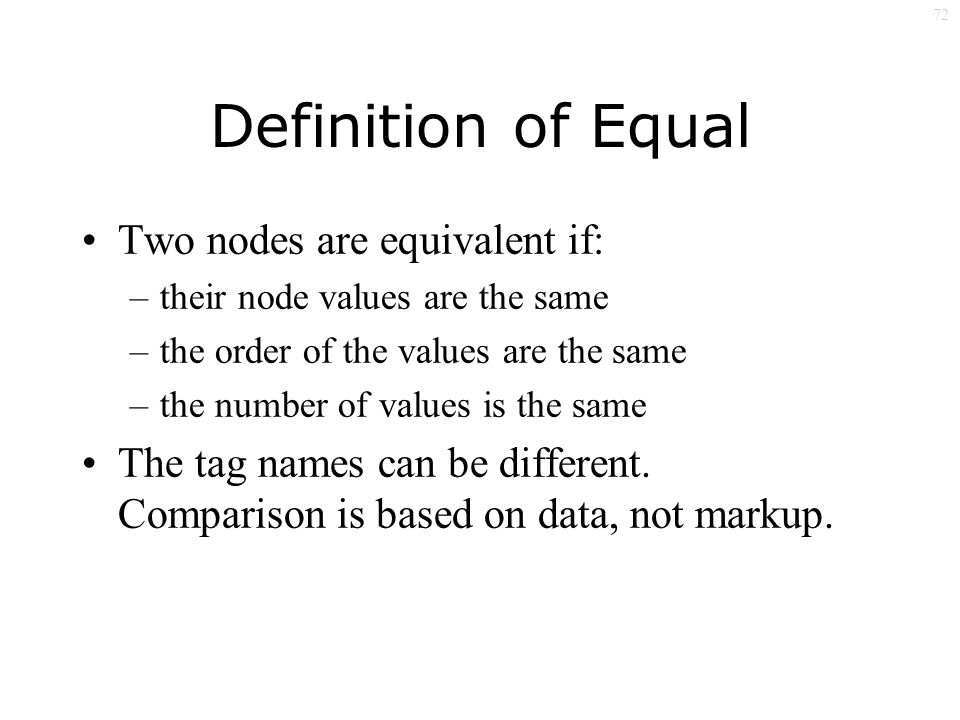 72 Definition of Equal Two nodes are equivalent if: –their node values are the same –the order of the values are the same –the number of values is the same The tag names can be different.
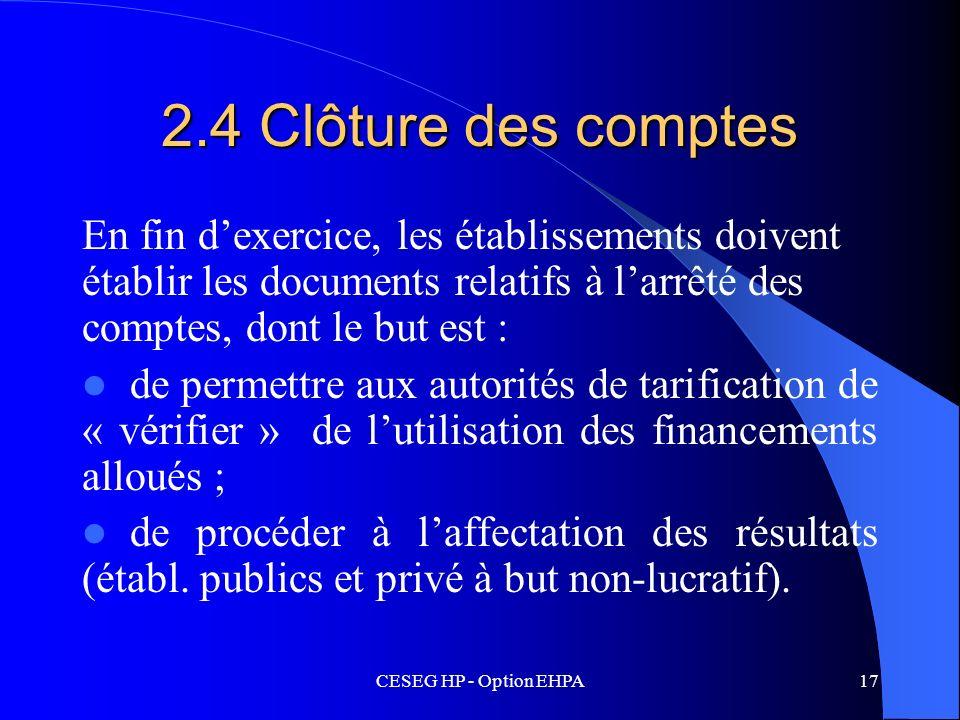 2.4 Clôture des comptes En fin d'exercice, les établissements doivent établir les documents relatifs à l'arrêté des comptes, dont le but est :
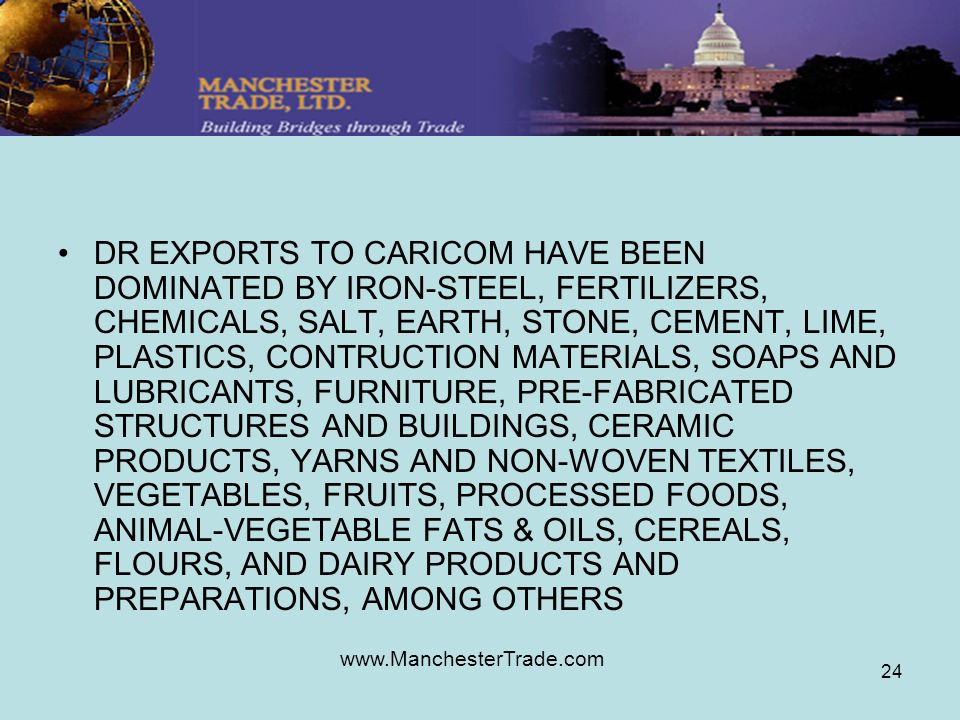 www.ManchesterTrade.com 24 DR EXPORTS TO CARICOM HAVE BEEN DOMINATED BY IRON-STEEL, FERTILIZERS, CHEMICALS, SALT, EARTH, STONE, CEMENT, LIME, PLASTICS, CONTRUCTION MATERIALS, SOAPS AND LUBRICANTS, FURNITURE, PRE-FABRICATED STRUCTURES AND BUILDINGS, CERAMIC PRODUCTS, YARNS AND NON-WOVEN TEXTILES, VEGETABLES, FRUITS, PROCESSED FOODS, ANIMAL-VEGETABLE FATS & OILS, CEREALS, FLOURS, AND DAIRY PRODUCTS AND PREPARATIONS, AMONG OTHERS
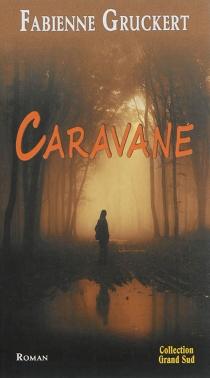 Caravane - FabienneGruckert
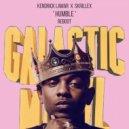 Kendrick Lamar, Skrillex - Humble (Galactic Marvl Reboot)
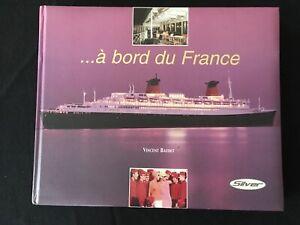 LIVRE A BORD DU FRANCE PAQUEBOT VINCENT BAUDET SILVER 2003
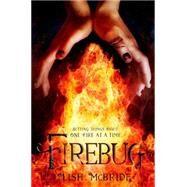 Firebug by McBride, Lish, 9781250068248
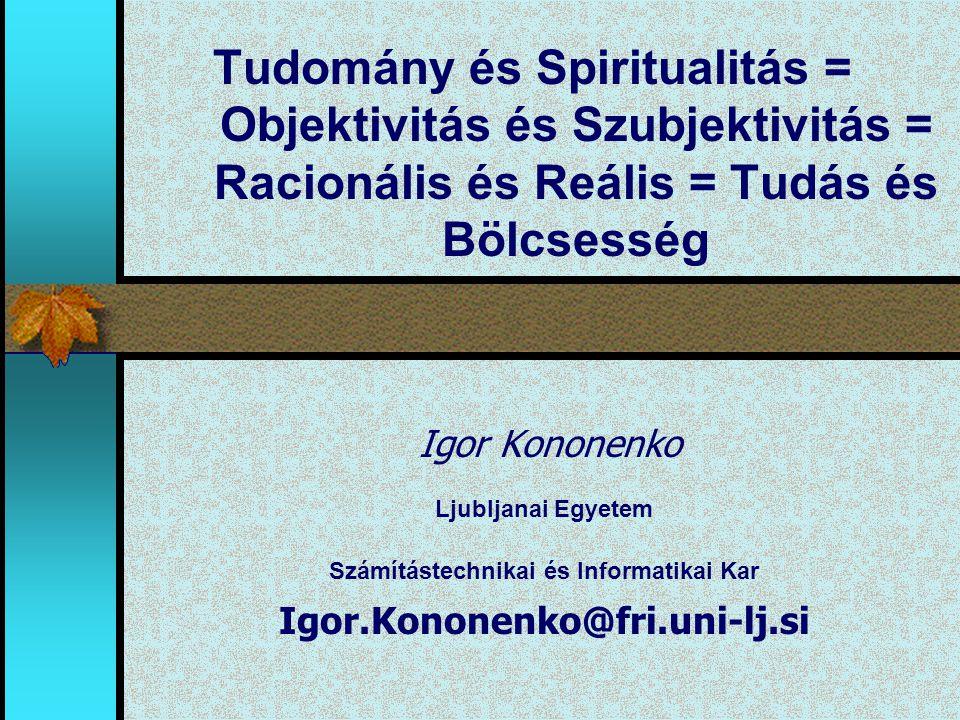 Tudomány és Spiritualitás = Objektivitás és Szubjektivitás = Racionális és Reális = Tudás és Bölcsesség Igor Kononenko Ljubljanai Egyetem Számítástech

■ ■ ■ ■ ■

Aim of the task -
Write out every entry exactly. Pictures do not belong in the copy.

Output of the task -
 72 Definition of Equal Two nodes are equivalent if: –their node values are the same –the order of the values are the same –the number of values is the same The tag names can be different.
 2.4 Clôture des comptes En fin d'exercice, les établissements doivent établir les documents relatifs à l'arrêté des comptes, dont le but est :
 www.ManchesterTrade.com 24 DR EXPORTS TO CARICOM HAVE BEEN DOMINATED BY IRON-STEEL, FERTILIZERS, CHEMICALS, SALT, EARTH, STONE, CEMENT, LIME, PLASTICS, CONTRUCTION MATERIALS, SOAPS AND LUBRICANTS, FURNITURE, PRE-FABRICATED STRUCTURES AND BUILDINGS, CERAMIC PRODUCTS, YARNS AND NON-WOVEN TEXTILES, VEGETABLES, FRUITS, PROCESSED FOODS, ANIMAL-VEGETABLE FATS & OILS, CEREALS, FLOURS, AND DAIRY PRODUCTS AND PREPARATIONS, AMONG OTHERS
 Caravane - FabienneGruckert
 Kendrick Lamar, Skrillex - Humble (Galactic Marvl Reboot)
 LIVRE A BORD DU FRANCE PAQUEBOT VINCENT BAUDET SILVER 2003
 Firebug by McBride, Lish, 9781250068248
 Tudomány és Spiritualitás = Objektivitás és Szubjektivitás = Racionális és Reális = Tudás és Bölcsesség Igor Kononenko Ljubljanai Egyetem Számítástech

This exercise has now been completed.